(Stored data)

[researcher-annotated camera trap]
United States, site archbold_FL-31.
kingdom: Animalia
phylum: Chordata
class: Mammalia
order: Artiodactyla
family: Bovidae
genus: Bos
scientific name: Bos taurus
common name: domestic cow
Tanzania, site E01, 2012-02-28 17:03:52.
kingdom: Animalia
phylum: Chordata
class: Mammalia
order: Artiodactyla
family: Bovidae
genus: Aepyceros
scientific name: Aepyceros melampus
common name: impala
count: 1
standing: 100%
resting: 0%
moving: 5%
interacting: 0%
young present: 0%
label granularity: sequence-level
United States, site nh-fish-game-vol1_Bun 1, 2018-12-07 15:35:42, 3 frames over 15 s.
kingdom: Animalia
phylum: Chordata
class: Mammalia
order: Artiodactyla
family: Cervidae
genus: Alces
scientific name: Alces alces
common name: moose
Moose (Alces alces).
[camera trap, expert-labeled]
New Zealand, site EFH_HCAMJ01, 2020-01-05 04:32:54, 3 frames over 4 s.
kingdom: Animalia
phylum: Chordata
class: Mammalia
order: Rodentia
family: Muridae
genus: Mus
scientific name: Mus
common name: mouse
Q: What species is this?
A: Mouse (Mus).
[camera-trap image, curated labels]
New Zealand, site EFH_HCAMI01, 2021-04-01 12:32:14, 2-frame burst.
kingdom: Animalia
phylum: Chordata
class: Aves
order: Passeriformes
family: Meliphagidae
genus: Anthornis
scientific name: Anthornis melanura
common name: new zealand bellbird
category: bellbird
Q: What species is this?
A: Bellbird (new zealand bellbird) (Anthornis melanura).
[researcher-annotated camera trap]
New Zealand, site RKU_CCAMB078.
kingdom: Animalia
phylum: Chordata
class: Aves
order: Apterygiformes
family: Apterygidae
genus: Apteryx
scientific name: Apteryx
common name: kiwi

(End Stored data)

### Activity
Retype the portion of the data above that starts on the line with "United States, site archbold_FL-31." and finishes on the line with "young present: 0%", including both of those lines.

### Answer to this exercise
United States, site archbold_FL-31.
kingdom: Animalia
phylum: Chordata
class: Mammalia
order: Artiodactyla
family: Bovidae
genus: Bos
scientific name: Bos taurus
common name: domestic cow
Tanzania, site E01, 2012-02-28 17:03:52.
kingdom: Animalia
phylum: Chordata
class: Mammalia
order: Artiodactyla
family: Bovidae
genus: Aepyceros
scientific name: Aepyceros melampus
common name: impala
count: 1
standing: 100%
resting: 0%
moving: 5%
interacting: 0%
young present: 0%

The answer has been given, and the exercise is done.